RIG currently trades at a P/B of 0.30, and a P/S of 1.28 while VVUS trades at a P/S of 0.46. This means that looking at the earnings, book values and sales basis, RIG is the cheaper one. It is very obvious that earnings are the most important factors to investors, thus analysts are most likely to place their bet on the P/E.

Analyst Price Targets and Opinions

The mistake some people make is that they think a cheap stock has more value to it. In order to know the value of a stock, there is need to compare its current price to its likely trading price in the future. The price of RIG is currently at a -19.71% to its one-year price target of 12.33. Looking at its rival pricing, VVUS is at a -60.67% relative to its price target of 1.50. This figure implies that over the next one year, VVUS is a better investment.

When looking at the investment recommendation on say a scale of 1 to 5 (1 being a strong buy, 3 a hold, and 5 a sell), RIG is given a 2.70 while 3.00 placed for VVUS. This means that analysts are more bullish on the outlook for VVUS stocks.

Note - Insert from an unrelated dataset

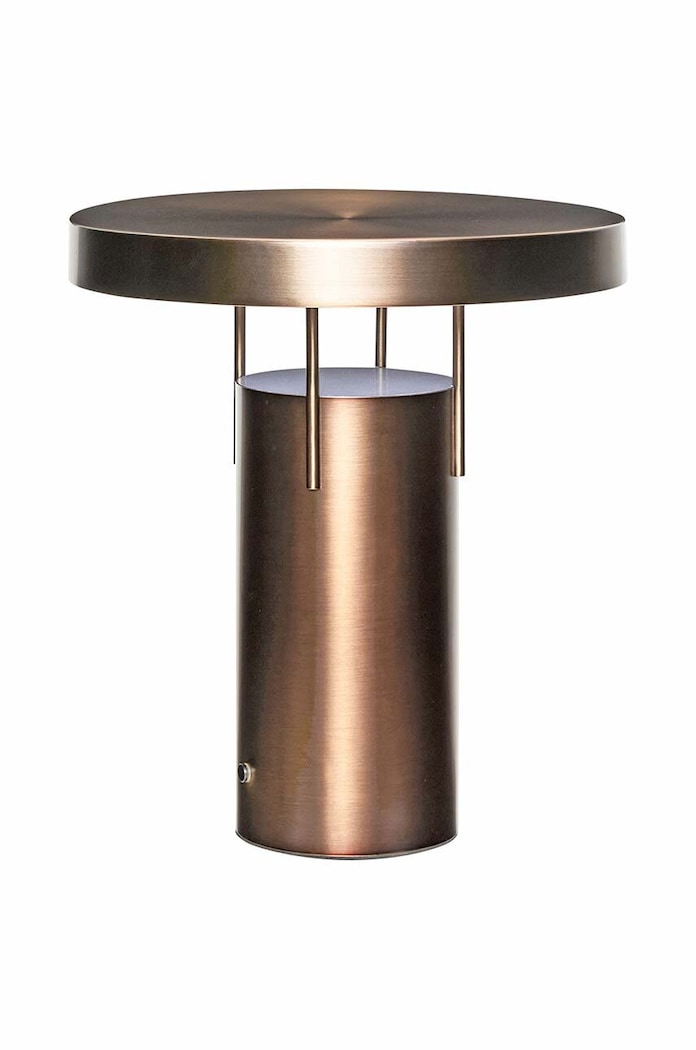 Stolná lampa Hübsch .BringMe hnedá 961502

Insider Activity and Investor Sentiment

Short interest or otherwise called the percentage of a stock’s tradable shares currently being shorted is another data that investors use to get a handle on sentiment. The short ratio for RIG is 6.11 while that of VVUS is just 8.24. This means that analysts are more bullish on the forecast for RIG stock.


The stock of Transocean Ltd. defeats that of VIVUS, Inc. when the two are compared, with RIG taking 5 out of the total factors that were been considered. RIG happens to be more profitable, generates a higher ROI, has higher cash flow per share, higher liquidity and has a lower financial risk. When looking at the stock valuation, RIG is the cheaper one on an earnings, book value and sales basis. Finally, the sentiment signal for RIG is better on when it is viewed on short interest.